- **Directions for this task**
Transcribe the entries that come next exactly, but not the pictures they contain.

- **Task input**
━━━━━━

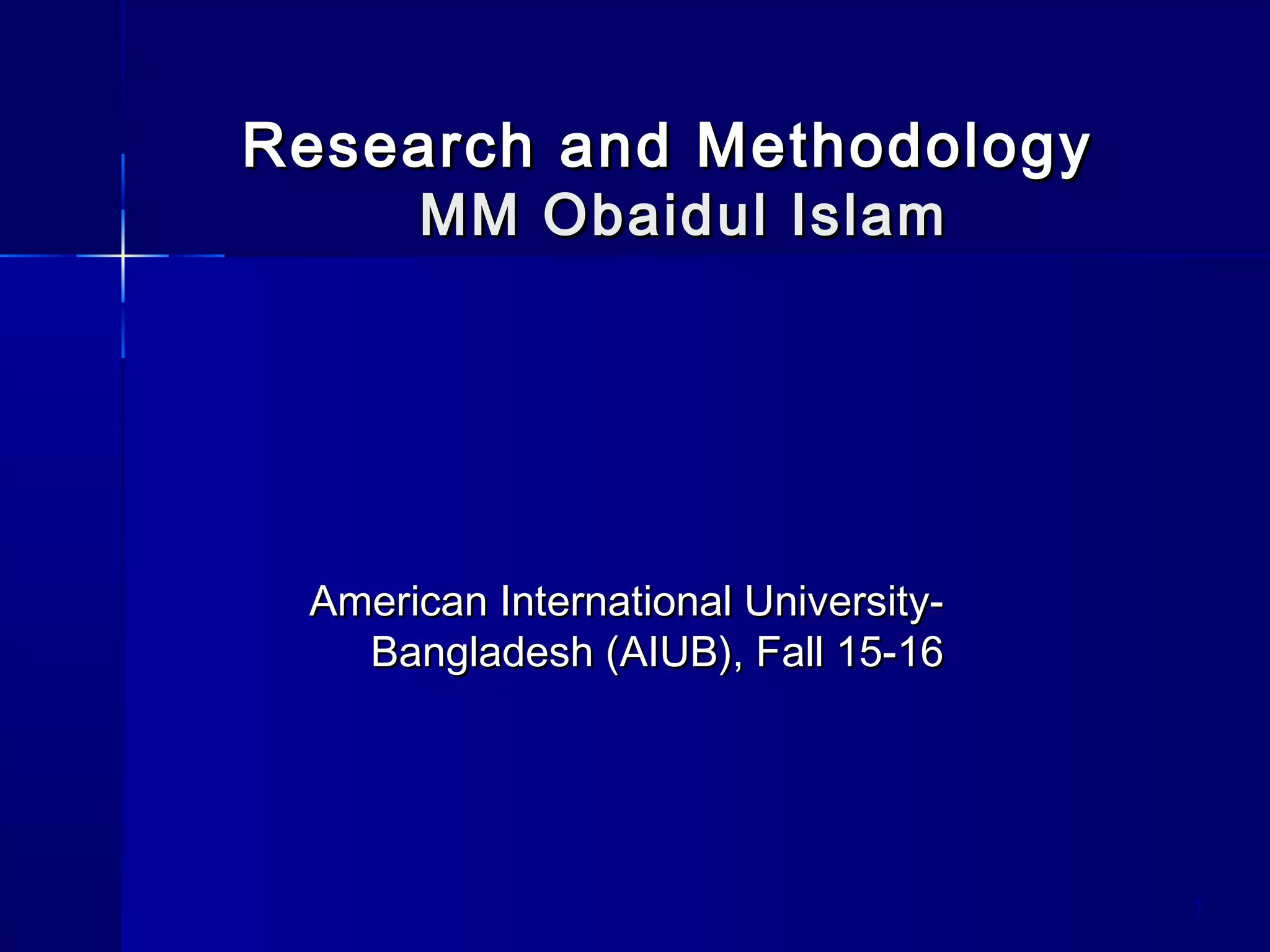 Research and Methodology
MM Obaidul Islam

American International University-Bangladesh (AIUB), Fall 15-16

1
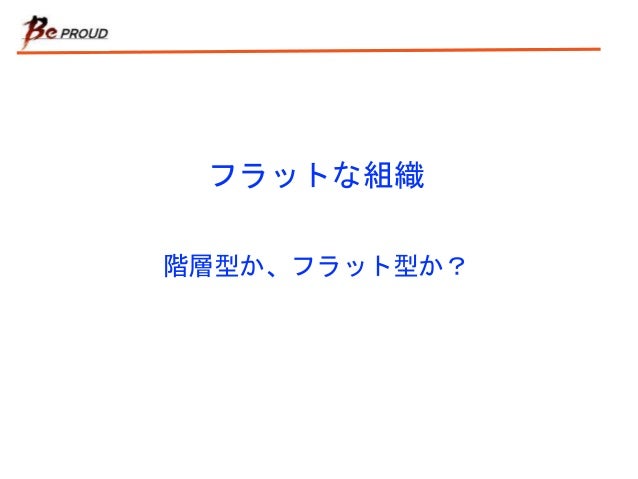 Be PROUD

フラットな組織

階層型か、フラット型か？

━━━━━━

- **Solved problem**
 Research and Methodology
MM Obaidul Islam

American International University-Bangladesh (AIUB), Fall 15-16

1
 Be PROUD

フラットな組織

階層型か、フラット型か？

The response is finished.